Lazard Structures Ecuador Bond

January 24, 2012

Ecuador is in talks with Bermuda-based Lazard Ltd. and New York’s Clifford Chance LLP to structure a new bond sale after receiving a loan commitment from China last month for at least $1 billion, helping finance a budget deficit that’s projected to reach $4.23 billion this year.

This will be the South American country’s first global sale since it defaulted on $3.2 billion of bonds three years ago. The government is seeking yields of no more than seven percent, the Bloomberg financial news network reports today [Jan. 24].

The yield on Ecuador’s 9.375 percent bonds maturing in 2015 has fallen 105 basis points, or 1.05 percentage point, to 9.29 percent in the past year through yesterday, according to JPMorgan Chase & Co.

Since Ecuador’s default, the government has borrowed about $7.25 billion from China in exchange for future oil exports, tapped the nation’s public pension fund and raised taxes on companies including oil producers and banks to finance the budget.

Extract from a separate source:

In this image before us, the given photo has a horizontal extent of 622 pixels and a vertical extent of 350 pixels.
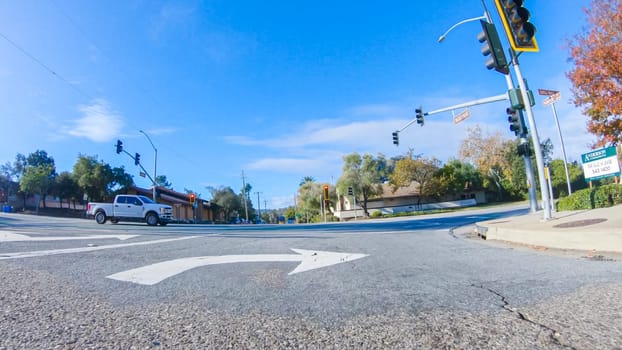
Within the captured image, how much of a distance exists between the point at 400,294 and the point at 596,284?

Bermuda-headquartered Lazard Ltd.offers financial advisory and asset management services from some 40 offices in the Americas, Asia, Australia, and Europe.

Its investment banking arm provides advice on mergers and acquisitions, strategy, and restructuring and corporate finance services; specialties include the consumer, health care, energy, real estate, media, and telecommunications sectors.

Lazard has some $155 billion in assets under management, most of it in international equities; it primarily serves institutional investors as well as governments and wealthy individuals.